Technology has become such a significant part of  music today in so many ways.  I keep running into examples of this.  When the most recent U2 Tour came through, my friend Dave showed me the concert on DVD available before he’d even been to the show.  In it, I was amazed how, what appeared to be glass bead curtains were actually parts of viewing screens that presented computer generated pictures, film clips and visual washes to add to the experience.  To me, this was mind blowing. To the “yeut’s “ of today, it quickly becomes the expected or norm. 

 

At a recent house concert I watched as the solo musician, with the touch of a foot switch, brought a harmony vocal in to join him through computer crafted technology.  I spoke to him after and he showed me how he could order up a major or minor harmony, above or below his own voice.  Was nice and interesting, even sounded nice but, the reality of it was this gizmo was, ideally, actually putting musicians out of work..  I remember seeing Gladys Knight in Atlantic City.  She was “Pip-less”, backed by a band of @ nine players, if my memory serves me, with at least 4 of them playing various keyboards….. one filled in the strings, one the horns, one was a piano and one covered the B3 sound of an organ.  When you realize how many musicians this puts out of work, you wonder where it will all end.

 

I know from my brother Drew, working on the large theatre shows in Toronto that there are ongoing battles between unions and management about how many musicians there must be in a production as so much can now be done electronically.  We’ve all joked about how small a drummer must be when we hear drum machines backing singles or small groups.  Hearing a real drummer like Phil Collins in some of his jazz work or monster drummer Billy Cobham, we realize the significantly superior quality, when compared to a beat machine.
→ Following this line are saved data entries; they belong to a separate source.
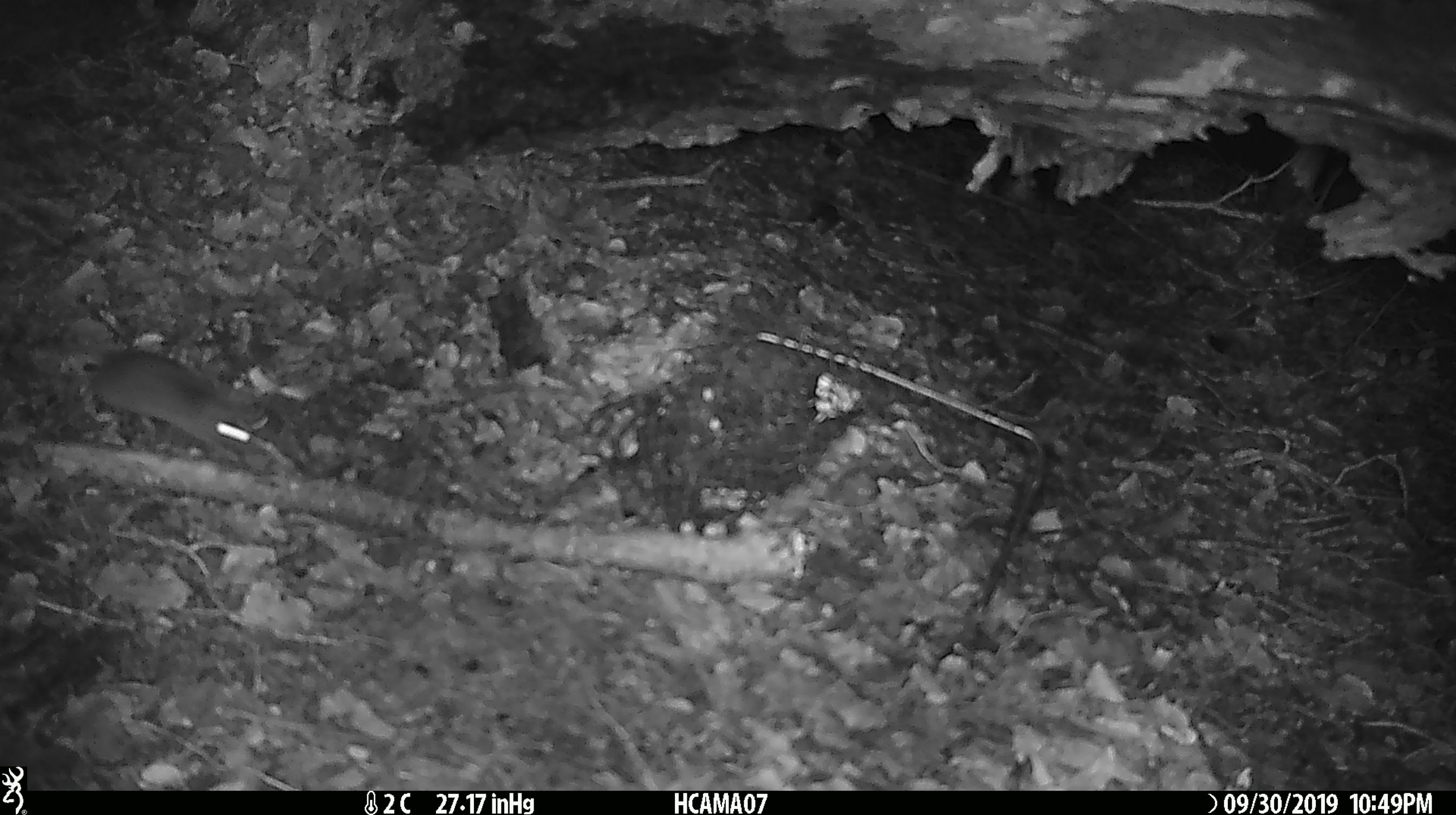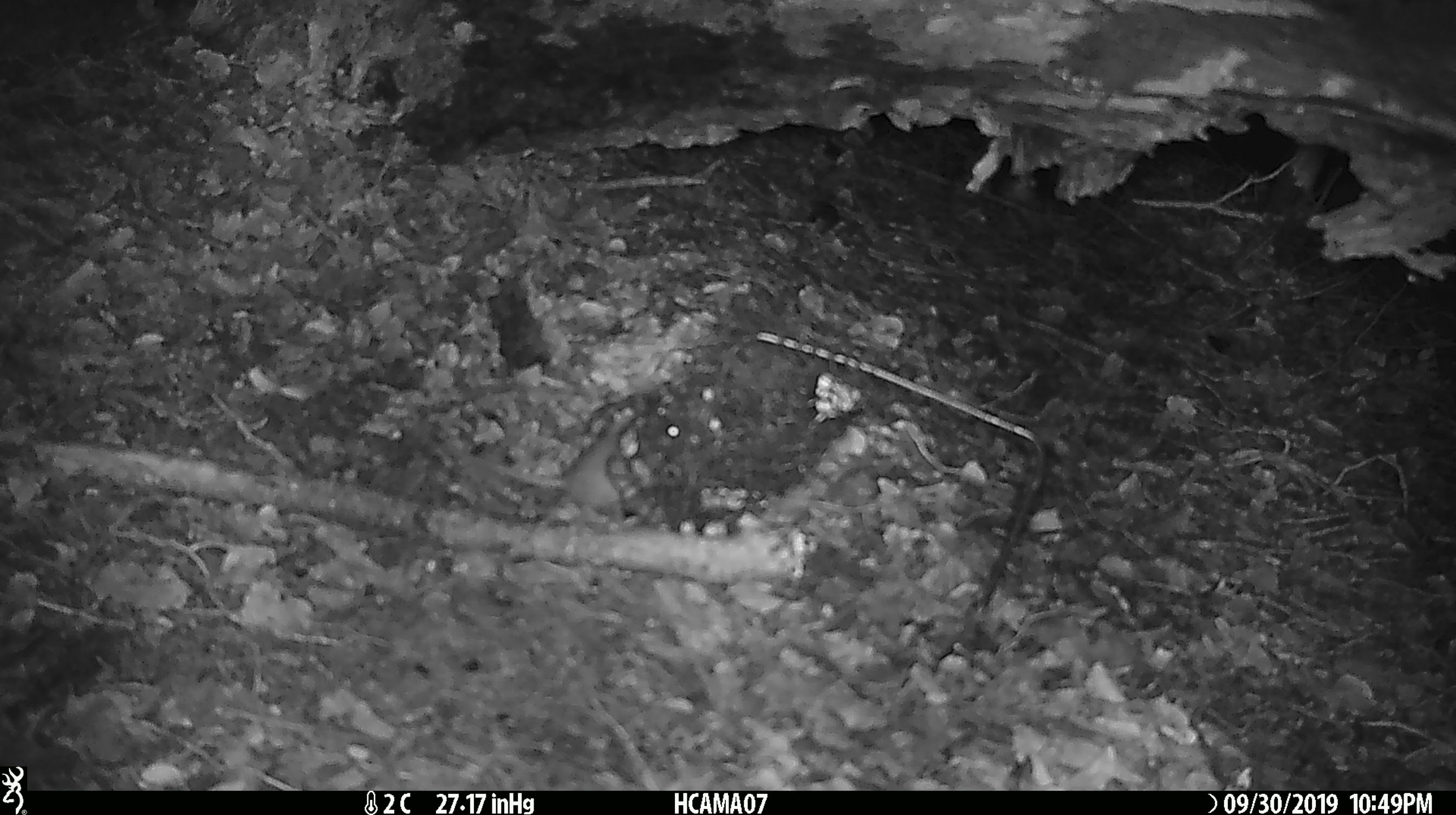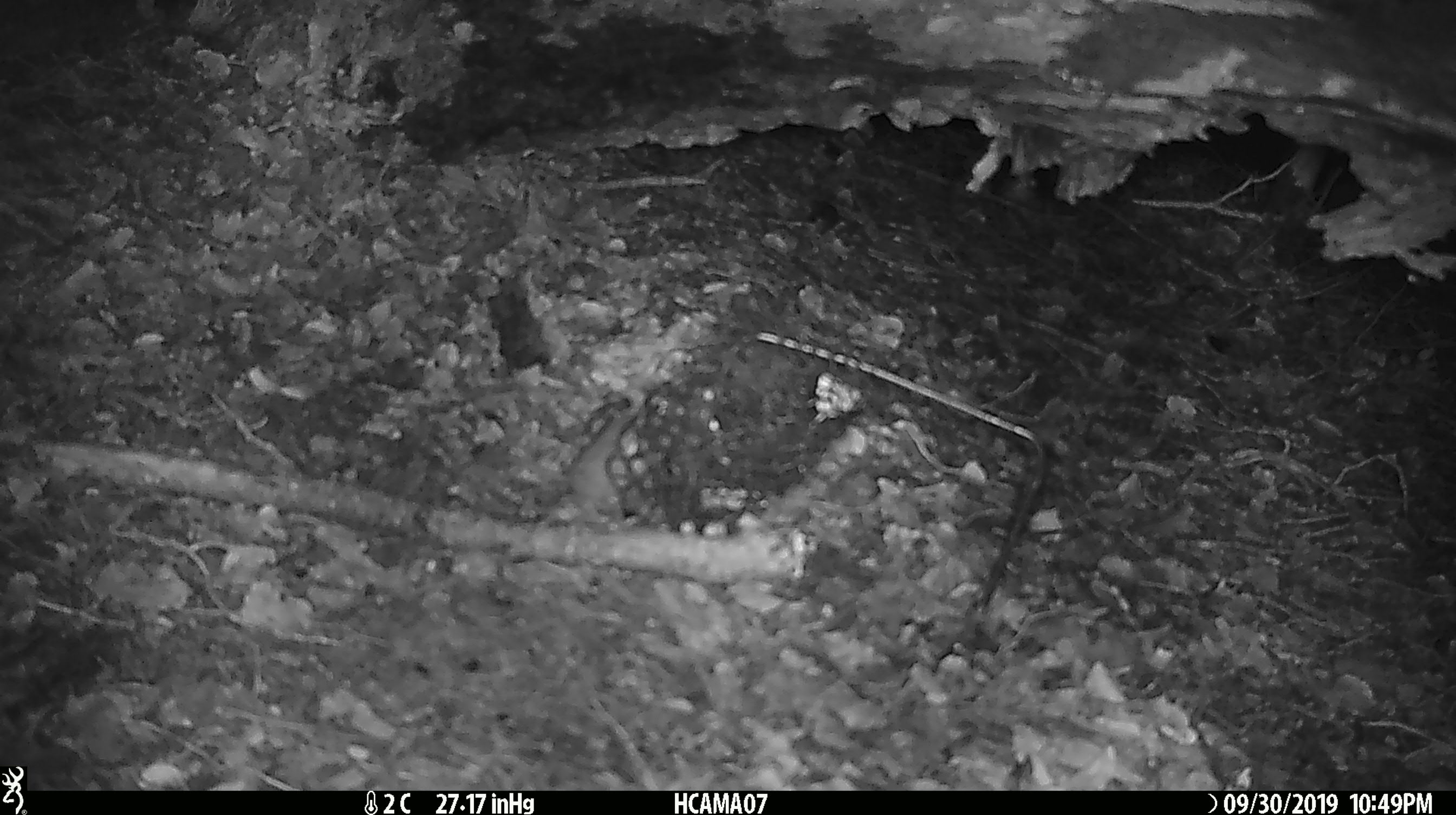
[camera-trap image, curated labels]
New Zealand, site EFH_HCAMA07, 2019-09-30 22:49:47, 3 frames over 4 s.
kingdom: Animalia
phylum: Chordata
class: Mammalia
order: Rodentia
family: Muridae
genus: Mus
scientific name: Mus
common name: mouse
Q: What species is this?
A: Mouse (Mus).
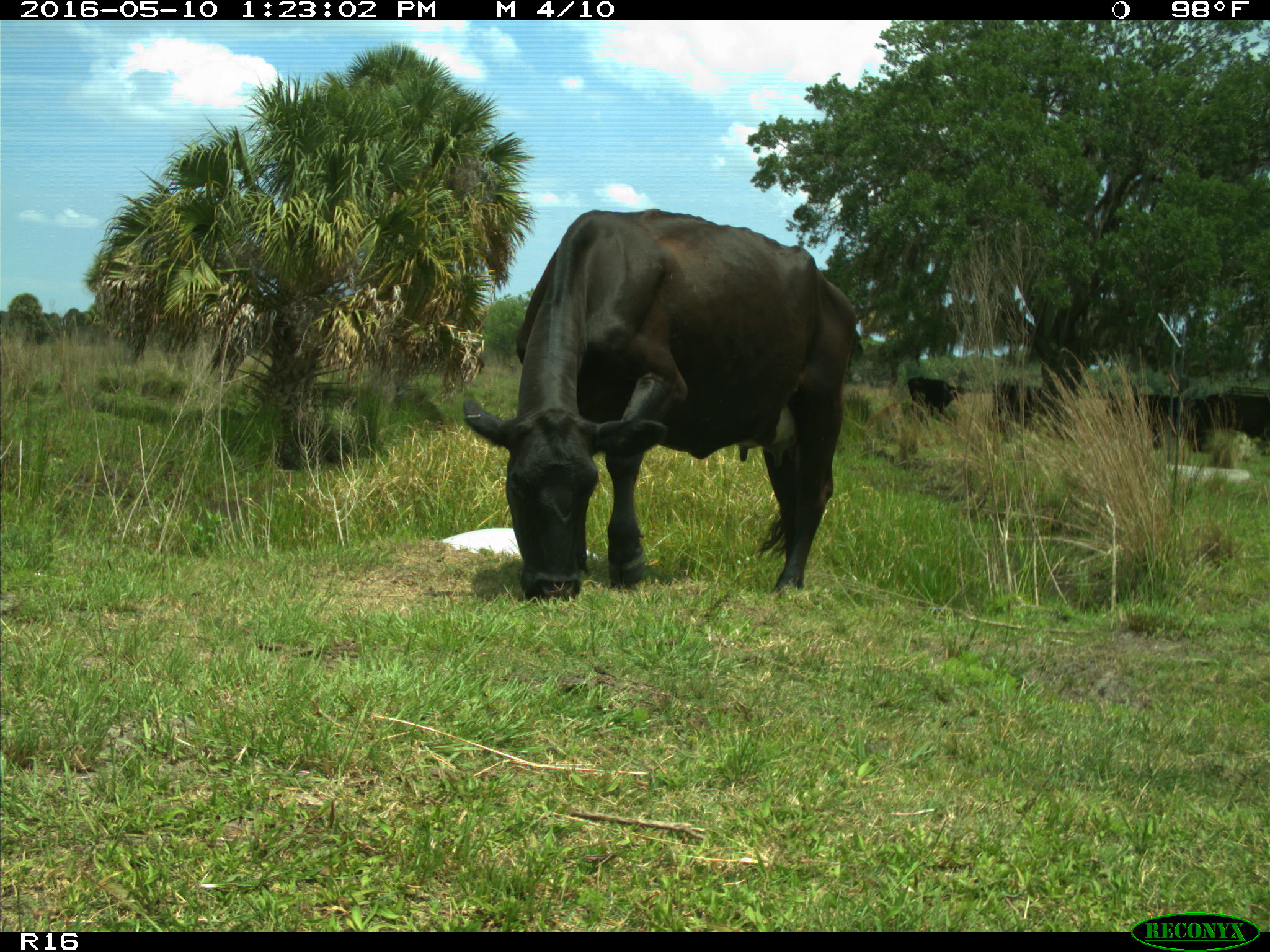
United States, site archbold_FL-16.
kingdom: Animalia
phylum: Chordata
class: Mammalia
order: Artiodactyla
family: Bovidae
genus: Bos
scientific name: Bos taurus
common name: domestic cow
I realize that economy of scale comes into it where, if it weren’t for technology, many smaller operations would not be able to exist but we as the public have to know what we will and will not accept.  The debate continues.

 

A last minute invite brought me to Code’s Mill for a fireside concert arranged by Annie Dalton.  She’d heard while in Moose Factory for business, an elderly couple, James and Daisy Cheechoo.  They have a son who lives in Ottawa and they came to visit.  James is a versatile fiddler who plays the music from his generation and heritage, by ear.  Daisy plays the spoons and usually other rhythm instruments but this time only had the spoons.  Their son hosted, giving the history of some of the songs and accompanying them on guitar or tapping rhythm on the guitar’s body.  In the broader scheme of things, Moose Factory has been a pretty remote settlement, with many aboriginal clans and a rich history all their own.  They made their own music and entertainment and these were carried through the generations and villages by creating and sharing tunes with one another.  The name of a tune wouldn’t mean much to James, until his son held an MP3 player up to his dad’s ear and played but a few bars of the next song, to which his father would quickly recognize, acknowledge and begin the song.  It was truly remarkable just how few notes it took for him to realize what song was meant.  They are currently working with James in a studio in Ottawa, I believe, as he’s making cd’s of all the old music in his 70 years young head before they are lost.  They are doing this to continue a tradition.  Now that’s technology at it’s best!!!